Le gouvernement portugais a annoncé, ce mardi, un investissement de 5 millions d’euros pour restaurer 168 kilomètres de rivières et ruisseaux dans tout le pays. Ce programme s’inscrit dans une stratégie plus large de renaturation des cours d’eau, en réponse aux enjeux croissants liés au climat, à la biodiversité et à la sécurité des populations.
Un engagement structurant pour le territoire et les générations futures
Avec ces nouvelles opérations, le Portugal portera à plus de 700 kilomètres le linéaire de cours d’eau en cours de réhabilitation. Selon la ministre de l’Environnement et de l’Énergie, Maria da Graça Carvalho, citée dans un communiqué officiel, cette initiative marque une étape « concrète pour redonner vie aux rivières et ruisseaux, protéger les populations et valoriser le pays ».
« En investissant dans la santé des écosystèmes aquatiques, nous investissons dans la qualité de vie et la sécurité des générations futures », a-t-elle ajouté, soulignant la double vocation écologique et sociale du programme.
Une approche fondée sur la nature et la coopération locale
Le financement, porté par l’Agence pour le climat dans le cadre de la stratégie ProRios 2030 – “L’eau qui unit”, donne la priorité aux solutions d’ingénierie naturelle et aux interventions communautaires. Les projets seront menés en collaboration étroite avec les municipalités concernées, afin de restaurer les milieux dégradés, créer des zones d’expansion contrôlée des crues et réduire les risques liés aux inondations et à la sécheresse.
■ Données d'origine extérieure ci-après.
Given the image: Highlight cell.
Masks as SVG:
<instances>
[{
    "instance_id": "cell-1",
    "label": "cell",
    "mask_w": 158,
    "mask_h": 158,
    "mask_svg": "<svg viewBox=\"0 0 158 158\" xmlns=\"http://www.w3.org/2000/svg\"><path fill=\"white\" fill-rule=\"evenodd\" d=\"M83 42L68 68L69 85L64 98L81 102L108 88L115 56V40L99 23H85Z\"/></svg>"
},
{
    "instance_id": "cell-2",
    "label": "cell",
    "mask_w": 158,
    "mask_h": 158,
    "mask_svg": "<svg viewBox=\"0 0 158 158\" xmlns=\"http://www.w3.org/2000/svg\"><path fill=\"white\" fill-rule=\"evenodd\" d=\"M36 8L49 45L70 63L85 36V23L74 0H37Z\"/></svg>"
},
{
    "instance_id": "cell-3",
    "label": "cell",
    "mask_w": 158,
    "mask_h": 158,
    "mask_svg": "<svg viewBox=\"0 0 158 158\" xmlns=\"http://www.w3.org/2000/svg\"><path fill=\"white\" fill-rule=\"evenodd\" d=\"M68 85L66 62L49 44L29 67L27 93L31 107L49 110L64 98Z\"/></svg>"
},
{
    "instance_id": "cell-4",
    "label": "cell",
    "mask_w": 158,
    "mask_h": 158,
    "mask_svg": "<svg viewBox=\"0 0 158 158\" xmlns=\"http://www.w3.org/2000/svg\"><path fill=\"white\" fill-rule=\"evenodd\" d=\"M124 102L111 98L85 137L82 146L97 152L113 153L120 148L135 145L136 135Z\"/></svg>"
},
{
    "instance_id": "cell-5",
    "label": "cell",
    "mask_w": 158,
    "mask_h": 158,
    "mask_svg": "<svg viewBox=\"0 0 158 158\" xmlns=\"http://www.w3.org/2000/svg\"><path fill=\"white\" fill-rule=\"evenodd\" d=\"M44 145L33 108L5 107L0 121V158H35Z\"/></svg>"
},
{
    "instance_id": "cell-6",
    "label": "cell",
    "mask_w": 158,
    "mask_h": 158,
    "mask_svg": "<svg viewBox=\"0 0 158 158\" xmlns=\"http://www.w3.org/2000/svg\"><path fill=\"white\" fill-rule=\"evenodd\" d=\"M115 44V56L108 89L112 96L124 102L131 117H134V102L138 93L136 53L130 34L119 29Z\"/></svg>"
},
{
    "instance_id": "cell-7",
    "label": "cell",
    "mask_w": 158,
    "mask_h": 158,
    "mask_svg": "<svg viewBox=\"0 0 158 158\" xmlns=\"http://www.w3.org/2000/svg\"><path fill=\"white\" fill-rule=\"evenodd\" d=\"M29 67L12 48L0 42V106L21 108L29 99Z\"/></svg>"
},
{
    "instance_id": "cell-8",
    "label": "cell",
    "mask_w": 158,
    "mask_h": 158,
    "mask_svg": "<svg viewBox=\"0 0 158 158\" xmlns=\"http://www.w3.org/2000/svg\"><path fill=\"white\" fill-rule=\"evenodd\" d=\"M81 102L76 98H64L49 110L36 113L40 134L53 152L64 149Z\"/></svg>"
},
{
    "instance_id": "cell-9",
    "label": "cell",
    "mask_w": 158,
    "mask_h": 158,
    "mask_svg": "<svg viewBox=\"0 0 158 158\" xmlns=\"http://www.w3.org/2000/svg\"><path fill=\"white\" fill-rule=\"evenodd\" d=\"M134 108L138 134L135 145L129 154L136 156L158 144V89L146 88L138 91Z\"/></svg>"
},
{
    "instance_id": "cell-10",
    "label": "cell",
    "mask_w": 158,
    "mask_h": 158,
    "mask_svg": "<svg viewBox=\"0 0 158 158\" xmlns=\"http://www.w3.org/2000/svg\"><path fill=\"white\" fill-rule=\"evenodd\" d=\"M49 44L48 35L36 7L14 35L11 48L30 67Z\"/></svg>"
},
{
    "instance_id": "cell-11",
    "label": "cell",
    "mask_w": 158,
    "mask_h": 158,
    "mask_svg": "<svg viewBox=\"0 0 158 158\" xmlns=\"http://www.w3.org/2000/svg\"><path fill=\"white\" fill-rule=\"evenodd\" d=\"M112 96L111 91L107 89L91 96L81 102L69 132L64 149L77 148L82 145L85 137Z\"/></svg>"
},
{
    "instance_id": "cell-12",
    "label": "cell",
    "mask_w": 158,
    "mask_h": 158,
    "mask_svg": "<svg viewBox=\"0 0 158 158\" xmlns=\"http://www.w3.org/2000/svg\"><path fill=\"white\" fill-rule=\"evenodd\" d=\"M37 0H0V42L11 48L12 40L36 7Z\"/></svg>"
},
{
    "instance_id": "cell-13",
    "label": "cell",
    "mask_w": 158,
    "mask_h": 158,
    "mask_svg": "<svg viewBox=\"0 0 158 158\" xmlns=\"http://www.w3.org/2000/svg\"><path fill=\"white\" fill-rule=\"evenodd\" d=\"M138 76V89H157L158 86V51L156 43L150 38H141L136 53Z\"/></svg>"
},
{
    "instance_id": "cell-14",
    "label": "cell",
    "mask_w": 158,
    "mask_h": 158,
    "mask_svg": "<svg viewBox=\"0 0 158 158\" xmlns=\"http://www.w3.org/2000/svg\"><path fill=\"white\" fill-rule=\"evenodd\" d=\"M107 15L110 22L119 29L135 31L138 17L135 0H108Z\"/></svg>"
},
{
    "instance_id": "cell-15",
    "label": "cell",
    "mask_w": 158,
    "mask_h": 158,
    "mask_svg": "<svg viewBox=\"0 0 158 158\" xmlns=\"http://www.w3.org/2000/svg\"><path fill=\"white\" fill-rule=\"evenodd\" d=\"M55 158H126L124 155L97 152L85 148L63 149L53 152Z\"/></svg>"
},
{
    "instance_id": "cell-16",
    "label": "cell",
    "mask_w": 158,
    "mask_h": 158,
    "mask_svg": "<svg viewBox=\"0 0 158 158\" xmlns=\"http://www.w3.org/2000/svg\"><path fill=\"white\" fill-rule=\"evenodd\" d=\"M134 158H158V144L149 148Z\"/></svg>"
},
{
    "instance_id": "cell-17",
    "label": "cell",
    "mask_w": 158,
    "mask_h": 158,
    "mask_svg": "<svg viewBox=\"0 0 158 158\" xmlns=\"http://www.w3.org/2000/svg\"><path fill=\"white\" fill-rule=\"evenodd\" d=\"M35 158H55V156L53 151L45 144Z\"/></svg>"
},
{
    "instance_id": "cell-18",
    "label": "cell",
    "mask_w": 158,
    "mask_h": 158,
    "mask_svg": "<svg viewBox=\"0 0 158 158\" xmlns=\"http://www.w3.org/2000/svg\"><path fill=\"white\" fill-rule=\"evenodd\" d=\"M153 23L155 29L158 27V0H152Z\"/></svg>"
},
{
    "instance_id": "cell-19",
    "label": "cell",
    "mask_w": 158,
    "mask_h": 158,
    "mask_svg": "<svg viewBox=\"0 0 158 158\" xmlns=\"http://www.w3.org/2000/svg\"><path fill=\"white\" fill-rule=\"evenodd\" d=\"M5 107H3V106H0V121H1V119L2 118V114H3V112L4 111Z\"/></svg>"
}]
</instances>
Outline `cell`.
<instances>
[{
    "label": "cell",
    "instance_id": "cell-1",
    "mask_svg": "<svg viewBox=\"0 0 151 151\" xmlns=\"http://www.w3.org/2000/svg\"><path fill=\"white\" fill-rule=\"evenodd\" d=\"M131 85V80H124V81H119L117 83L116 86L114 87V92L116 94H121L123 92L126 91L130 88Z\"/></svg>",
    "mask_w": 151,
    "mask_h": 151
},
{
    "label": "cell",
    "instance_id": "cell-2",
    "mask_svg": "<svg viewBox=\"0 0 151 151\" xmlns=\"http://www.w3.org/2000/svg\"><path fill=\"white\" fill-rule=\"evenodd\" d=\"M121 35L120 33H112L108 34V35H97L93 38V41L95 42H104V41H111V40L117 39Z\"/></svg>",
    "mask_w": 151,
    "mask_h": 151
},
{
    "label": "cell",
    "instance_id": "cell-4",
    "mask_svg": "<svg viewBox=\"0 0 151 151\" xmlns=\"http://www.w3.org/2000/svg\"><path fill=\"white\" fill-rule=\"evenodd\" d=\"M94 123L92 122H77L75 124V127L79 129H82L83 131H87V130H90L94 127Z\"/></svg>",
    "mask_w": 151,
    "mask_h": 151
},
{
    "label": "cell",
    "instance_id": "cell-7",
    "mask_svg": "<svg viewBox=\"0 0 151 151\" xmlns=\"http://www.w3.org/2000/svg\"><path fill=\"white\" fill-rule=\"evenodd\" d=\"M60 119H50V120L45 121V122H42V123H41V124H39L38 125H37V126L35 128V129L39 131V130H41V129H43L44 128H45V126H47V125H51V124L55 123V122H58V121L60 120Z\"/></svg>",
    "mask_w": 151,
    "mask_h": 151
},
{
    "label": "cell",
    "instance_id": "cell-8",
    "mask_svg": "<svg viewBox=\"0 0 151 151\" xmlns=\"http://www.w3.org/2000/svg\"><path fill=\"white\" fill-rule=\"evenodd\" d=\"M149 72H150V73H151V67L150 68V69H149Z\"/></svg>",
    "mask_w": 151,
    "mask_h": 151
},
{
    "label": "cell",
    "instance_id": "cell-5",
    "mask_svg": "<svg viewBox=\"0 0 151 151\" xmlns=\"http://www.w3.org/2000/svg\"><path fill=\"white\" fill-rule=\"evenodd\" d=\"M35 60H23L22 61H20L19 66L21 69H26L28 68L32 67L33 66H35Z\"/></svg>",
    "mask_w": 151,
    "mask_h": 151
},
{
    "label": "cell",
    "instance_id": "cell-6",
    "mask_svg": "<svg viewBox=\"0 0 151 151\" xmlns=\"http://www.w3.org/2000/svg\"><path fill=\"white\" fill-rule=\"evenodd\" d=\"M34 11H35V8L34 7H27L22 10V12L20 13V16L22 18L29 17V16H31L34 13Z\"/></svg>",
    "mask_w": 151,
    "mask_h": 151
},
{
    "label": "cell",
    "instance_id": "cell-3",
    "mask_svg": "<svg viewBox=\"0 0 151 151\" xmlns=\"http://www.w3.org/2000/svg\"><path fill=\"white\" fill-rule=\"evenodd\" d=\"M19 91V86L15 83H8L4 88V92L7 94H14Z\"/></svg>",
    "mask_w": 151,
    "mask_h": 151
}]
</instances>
« La gestion durable de l’eau passe par des solutions intégrées, conçues au plus près des territoires », rappelle le ministère, qui souhaite inscrire ces actions dans une vision à long terme de la résilience climatique et de la cohésion territoriale.
Une cartographie nationale des restaurations en cours
Les interventions prioritaires annoncées couvrent l’ensemble du territoire continental. Elles concernent notamment la réhabilitation du fleuve Neiva à Esposende et Viana do Castelo, la restauration de la Ribeira de Picote à Miranda do Douro, la mise en valeur du fleuve Vez à Arcos de Valdevez, ou encore les rivières Díz et Noéme à Guarda.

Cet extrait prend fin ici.